What do you think about the for-each loop?

A

Adam P. Jenkins

Dale said:
There is a potential of confusion if it worked for iterators. I can see
some confusion when you start getting into nested loops.

I'm curious about this. How would foreach make nested loops more
confusing if it worked for iterators?

List<String> list1, list2;

// here's what I'd like
for (String s1 : list1.listIterator(3)) {
for (String s2 : list2.listIterator(3)) {
System.out.println(s1 + s2);
}
}

// As compared to what I actually have to do
for (Iterator<String> it1 = list1.listIterator(3);
it1.hasNext(); ) {
String s1 = it1.next();
for (Iterator<String> it2 = list2.listIterator(3);
it2.hasNext(); ) {
String s2 = it2.next();
System.out.println(s1 + s2);
}
}

I'm only using List as an example because it's a well-known class in the
standard library which has a method that returns an Iterator, which
isn't part of the Iterable interface. There are many other such
classes, even in the standard library.

Adam
 
D

Dale King

Adam said:
I'm curious about this.
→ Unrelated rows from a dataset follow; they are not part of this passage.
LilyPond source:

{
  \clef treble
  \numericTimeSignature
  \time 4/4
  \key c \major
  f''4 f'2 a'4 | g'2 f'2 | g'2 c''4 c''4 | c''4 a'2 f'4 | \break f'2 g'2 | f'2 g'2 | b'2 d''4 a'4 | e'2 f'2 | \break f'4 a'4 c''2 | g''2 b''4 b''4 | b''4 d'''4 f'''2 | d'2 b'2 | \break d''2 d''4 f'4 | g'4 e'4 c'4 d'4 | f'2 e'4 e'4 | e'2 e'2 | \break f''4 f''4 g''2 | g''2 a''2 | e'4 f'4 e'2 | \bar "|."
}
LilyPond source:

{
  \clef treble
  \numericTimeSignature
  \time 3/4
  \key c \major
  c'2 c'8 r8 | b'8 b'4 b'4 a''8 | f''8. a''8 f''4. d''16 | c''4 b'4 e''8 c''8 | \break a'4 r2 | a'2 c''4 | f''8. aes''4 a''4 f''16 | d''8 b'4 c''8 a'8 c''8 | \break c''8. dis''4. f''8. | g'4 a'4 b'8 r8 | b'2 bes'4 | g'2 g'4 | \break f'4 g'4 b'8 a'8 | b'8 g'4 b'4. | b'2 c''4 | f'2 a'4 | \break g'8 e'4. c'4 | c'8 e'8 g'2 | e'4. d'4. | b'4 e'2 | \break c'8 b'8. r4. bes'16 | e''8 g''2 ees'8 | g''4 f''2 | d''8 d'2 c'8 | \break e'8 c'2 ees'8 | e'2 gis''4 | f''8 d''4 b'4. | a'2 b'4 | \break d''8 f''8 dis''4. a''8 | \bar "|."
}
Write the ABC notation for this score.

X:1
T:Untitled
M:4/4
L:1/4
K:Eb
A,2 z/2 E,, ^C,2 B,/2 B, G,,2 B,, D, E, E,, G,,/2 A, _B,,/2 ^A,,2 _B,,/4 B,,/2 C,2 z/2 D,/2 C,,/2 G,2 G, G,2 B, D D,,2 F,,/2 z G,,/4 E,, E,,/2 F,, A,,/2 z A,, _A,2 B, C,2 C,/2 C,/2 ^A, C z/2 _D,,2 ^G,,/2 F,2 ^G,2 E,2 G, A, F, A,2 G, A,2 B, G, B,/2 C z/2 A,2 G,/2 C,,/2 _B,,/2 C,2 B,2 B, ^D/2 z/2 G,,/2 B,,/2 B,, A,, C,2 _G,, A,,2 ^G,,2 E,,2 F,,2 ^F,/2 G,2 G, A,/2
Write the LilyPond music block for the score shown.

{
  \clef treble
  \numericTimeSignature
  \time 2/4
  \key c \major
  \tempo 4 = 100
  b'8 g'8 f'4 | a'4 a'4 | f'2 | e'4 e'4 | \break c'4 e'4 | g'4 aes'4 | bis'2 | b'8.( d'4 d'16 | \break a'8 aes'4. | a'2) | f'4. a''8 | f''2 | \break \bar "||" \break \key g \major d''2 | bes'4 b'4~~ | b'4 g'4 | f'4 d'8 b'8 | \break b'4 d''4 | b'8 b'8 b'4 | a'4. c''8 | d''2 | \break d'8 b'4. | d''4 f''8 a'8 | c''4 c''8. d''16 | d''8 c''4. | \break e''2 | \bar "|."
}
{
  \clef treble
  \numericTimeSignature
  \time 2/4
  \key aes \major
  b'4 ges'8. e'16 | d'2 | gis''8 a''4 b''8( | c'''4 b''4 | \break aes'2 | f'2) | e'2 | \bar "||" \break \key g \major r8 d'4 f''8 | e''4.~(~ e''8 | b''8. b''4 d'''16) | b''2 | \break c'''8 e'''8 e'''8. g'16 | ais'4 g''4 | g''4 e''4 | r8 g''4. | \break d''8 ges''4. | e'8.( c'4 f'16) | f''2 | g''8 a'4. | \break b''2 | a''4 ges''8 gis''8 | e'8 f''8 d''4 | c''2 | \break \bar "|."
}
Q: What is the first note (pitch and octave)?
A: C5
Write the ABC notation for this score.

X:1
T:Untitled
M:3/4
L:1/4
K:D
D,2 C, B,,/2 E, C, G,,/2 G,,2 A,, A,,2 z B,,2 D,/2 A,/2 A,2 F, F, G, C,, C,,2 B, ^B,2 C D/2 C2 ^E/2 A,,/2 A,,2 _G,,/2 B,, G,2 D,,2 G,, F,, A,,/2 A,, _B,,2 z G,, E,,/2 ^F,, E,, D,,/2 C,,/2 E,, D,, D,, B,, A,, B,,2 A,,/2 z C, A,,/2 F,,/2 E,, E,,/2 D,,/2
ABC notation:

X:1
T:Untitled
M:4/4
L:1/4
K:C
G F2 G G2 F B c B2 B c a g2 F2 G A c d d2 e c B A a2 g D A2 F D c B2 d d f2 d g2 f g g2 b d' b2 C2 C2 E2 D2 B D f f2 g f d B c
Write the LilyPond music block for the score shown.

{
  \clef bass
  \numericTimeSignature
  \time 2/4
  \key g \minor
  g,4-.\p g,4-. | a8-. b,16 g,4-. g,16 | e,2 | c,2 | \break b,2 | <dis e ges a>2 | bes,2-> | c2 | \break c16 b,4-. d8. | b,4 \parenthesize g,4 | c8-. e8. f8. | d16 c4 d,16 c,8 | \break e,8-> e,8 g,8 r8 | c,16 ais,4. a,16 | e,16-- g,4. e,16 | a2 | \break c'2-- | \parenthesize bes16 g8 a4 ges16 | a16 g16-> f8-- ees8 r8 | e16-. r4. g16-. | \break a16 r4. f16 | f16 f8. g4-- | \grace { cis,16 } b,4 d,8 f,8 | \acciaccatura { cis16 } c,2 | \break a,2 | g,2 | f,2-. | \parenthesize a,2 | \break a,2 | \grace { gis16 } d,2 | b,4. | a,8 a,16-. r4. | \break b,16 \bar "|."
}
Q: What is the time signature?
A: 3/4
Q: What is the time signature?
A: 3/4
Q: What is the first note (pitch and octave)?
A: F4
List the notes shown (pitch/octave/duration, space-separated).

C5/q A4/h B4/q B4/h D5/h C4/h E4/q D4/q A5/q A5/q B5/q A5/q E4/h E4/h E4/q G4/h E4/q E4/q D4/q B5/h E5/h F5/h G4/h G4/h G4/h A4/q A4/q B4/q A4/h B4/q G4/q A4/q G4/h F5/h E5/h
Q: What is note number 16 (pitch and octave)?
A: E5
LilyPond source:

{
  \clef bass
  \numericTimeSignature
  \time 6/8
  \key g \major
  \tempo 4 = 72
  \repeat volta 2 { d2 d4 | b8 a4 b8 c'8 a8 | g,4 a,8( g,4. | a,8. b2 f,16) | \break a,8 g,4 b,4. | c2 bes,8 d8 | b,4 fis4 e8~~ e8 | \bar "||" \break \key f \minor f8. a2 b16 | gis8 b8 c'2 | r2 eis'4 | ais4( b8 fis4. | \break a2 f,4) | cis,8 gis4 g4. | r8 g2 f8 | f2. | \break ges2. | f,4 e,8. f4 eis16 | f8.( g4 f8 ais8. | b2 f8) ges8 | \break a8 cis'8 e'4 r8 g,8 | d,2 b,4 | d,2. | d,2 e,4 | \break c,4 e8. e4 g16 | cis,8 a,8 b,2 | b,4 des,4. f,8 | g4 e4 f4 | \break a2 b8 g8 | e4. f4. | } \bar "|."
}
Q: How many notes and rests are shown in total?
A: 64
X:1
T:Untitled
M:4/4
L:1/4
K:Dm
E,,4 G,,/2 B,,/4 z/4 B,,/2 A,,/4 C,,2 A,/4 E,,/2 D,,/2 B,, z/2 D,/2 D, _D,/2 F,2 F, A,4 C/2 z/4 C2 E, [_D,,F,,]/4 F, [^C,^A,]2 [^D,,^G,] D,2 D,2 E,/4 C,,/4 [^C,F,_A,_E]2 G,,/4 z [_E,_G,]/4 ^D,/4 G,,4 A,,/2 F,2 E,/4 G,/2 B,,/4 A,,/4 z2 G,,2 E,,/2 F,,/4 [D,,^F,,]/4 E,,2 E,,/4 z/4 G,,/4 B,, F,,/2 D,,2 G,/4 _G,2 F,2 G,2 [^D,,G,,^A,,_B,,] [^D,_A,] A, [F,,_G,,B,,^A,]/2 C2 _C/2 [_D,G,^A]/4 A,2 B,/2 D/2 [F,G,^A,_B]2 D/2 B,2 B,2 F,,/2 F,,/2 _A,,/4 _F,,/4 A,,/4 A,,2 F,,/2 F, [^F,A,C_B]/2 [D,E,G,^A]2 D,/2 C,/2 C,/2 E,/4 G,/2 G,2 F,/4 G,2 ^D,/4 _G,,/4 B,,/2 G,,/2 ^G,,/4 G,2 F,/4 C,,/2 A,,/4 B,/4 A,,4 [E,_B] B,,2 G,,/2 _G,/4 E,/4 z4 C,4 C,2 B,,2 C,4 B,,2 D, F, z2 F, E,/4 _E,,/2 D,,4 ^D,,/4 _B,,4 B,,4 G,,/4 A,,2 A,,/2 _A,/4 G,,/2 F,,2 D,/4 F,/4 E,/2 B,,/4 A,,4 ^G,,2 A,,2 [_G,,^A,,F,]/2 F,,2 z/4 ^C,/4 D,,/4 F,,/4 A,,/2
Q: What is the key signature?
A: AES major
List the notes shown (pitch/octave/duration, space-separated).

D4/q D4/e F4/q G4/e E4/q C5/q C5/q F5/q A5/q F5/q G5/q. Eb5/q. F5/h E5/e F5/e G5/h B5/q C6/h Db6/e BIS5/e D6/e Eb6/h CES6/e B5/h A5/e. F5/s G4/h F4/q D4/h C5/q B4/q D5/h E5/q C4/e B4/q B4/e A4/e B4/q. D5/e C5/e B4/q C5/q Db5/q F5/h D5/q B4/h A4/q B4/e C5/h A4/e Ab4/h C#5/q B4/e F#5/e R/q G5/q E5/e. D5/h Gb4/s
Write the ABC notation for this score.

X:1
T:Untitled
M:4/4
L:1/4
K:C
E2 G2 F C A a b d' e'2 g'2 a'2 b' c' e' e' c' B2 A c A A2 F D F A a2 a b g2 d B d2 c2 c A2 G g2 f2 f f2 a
How would foreach make nested loops more
confusing if it worked for iterators?

Consider this code which is currently valid:

List<String> list1;
List<String> list2;

for( String s1 : list1 )
{
for( String s2 : list2 )
{
Sytem.out.printf( s1 + s2 );
}
}

And we change that to use iterators instead:

Iterator<String> i1 = list1.iterator();
Iterator<String> i2 = list2.iterator();

for( String s1 : i1 )
{
for( String s2 : i2 )
{
Sytem.out.printf( s1 + s2 );
}
}

This has very different behavior and could likely trip a newbie. Of
course you can fix this by moving the second statement inside the outer
loop and you may say the confusion is minimal, but the point is that no
such confusion exists in the current specification.
 
A

Adam P. Jenkins

Dale said:
Consider this code which is currently valid:

List<String> list1;
List<String> list2;

for( String s1 : list1 )
{
for( String s2 : list2 )
{
Sytem.out.printf( s1 + s2 );
}
}

And we change that to use iterators instead:

Iterator<String> i1 = list1.iterator();
Iterator<String> i2 = list2.iterator();

for( String s1 : i1 )
{
for( String s2 : i2 )
{
Sytem.out.printf( s1 + s2 );
}
}

This has very different behavior and could likely trip a newbie. Of
course you can fix this by moving the second statement inside the outer
loop and you may say the confusion is minimal, but the point is that no
such confusion exists in the current specification.

Sorry, I must slow or something but I don't see the problem with the
second example. What am I missing? My idea of what the Iterator
example would expand to if it were allowed is:

while (i1.hasNext()) {
String s1 = i1.next();
while (i2.hasNext()) {
String s2 = i2.next();
System.out.printf(s1 + s2);
}
}

This seems to be exactly the behavior anyone would expect. What
ambiguity am I missing? Thanks.

Adam
 
J

Joona I Palaste

Sorry, I must slow or something but I don't see the problem with the
second example. What am I missing? My idea of what the Iterator
example would expand to if it were allowed is:
while (i1.hasNext()) {
String s1 = i1.next();
while (i2.hasNext()) {
String s2 = i2.next();
System.out.printf(s1 + s2);
}
}
This seems to be exactly the behavior anyone would expect. What
ambiguity am I missing? Thanks.

AFAIK the problem is that Iterators are stateful creatures. They
remember what object they returned last time their hasNext() method
was called, and the next time, they return the object after that.
In the first example, using Lists, the inner loop would iterate over
all elements of l2 for each element of l1. But in the second example,
using Iterators, the inner loop would only iterate over all elements
of l2 for the first element of l1. On subsequent elements, it would
see that it already is at the end, and not iterate any further.